I’ve never been fat. Nor have I ever been thin. Except when very, very much in love. I’m tall, from good old Nordic blonde, blue-eyed stock. But as the years advance, I’m no longer able hide the increasing bulges behind the jeans-wearing faux athletic appearance.
Don’t get me wrong, I’ve always kept myself fit. I was an early adopter of jogging, aerobics, then step aerobics. I try to do some kind of exercise twice a week and I couldn’t live without my weekly Pilates sessions.
But I love food. My family love food and we all cook. Now son’s at home from university, we prepare veritable feasts every night and sit together around the table, drinking wine as if we were all on holiday every day. This is lovely, of course it is, but it’s not doing my body shape any favours. The jeans are getting tighter and tighter. This is not a good look.

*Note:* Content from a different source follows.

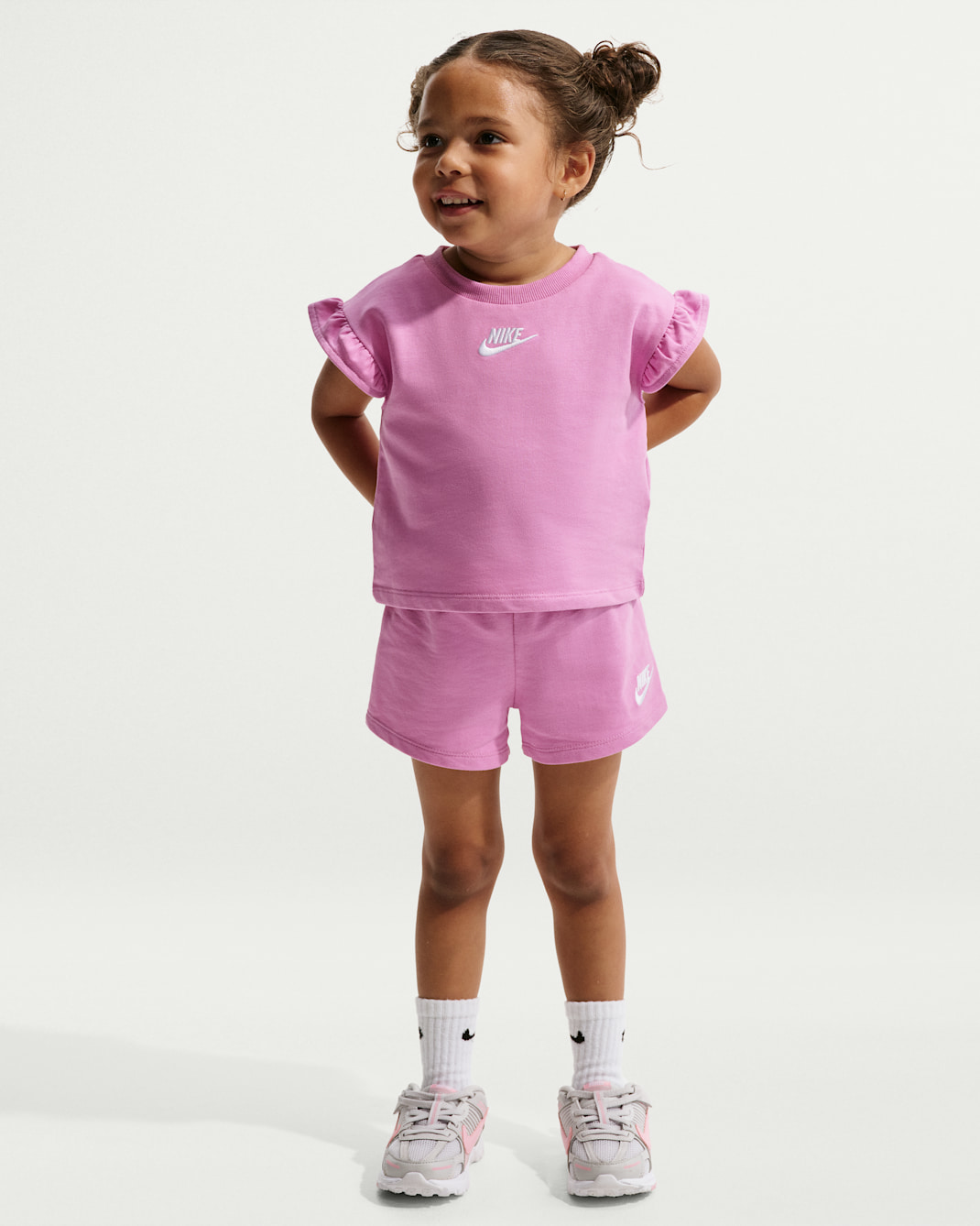 Nike Toddler 2-Piece Baby French Terry Set - Light Magenta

So a couple of weeks ago I decided I’d step up the gym sessions. But instead of losing weight, I’m gaining it. And no, it’s not muscle. It’s because my mind is also playing tricks on me. Due to the increased exercise I eat even more. And I cook even more calorific treats for us all.
Like the blueberry pie above. It’s divine, especially with strong, black coffee. And, as I told myself when I made it and later when devouring it, the blueberries are good for you.
All I hope is that when son leaves us for his brilliant career in London, and daughter starts her gap year in Finland, I will not be able to justify the baking of cinnamon buns, blueberry pie, home made pasta or Dauphinoise potatoes anymore and will lose my appetite as I pine for my grown up brood.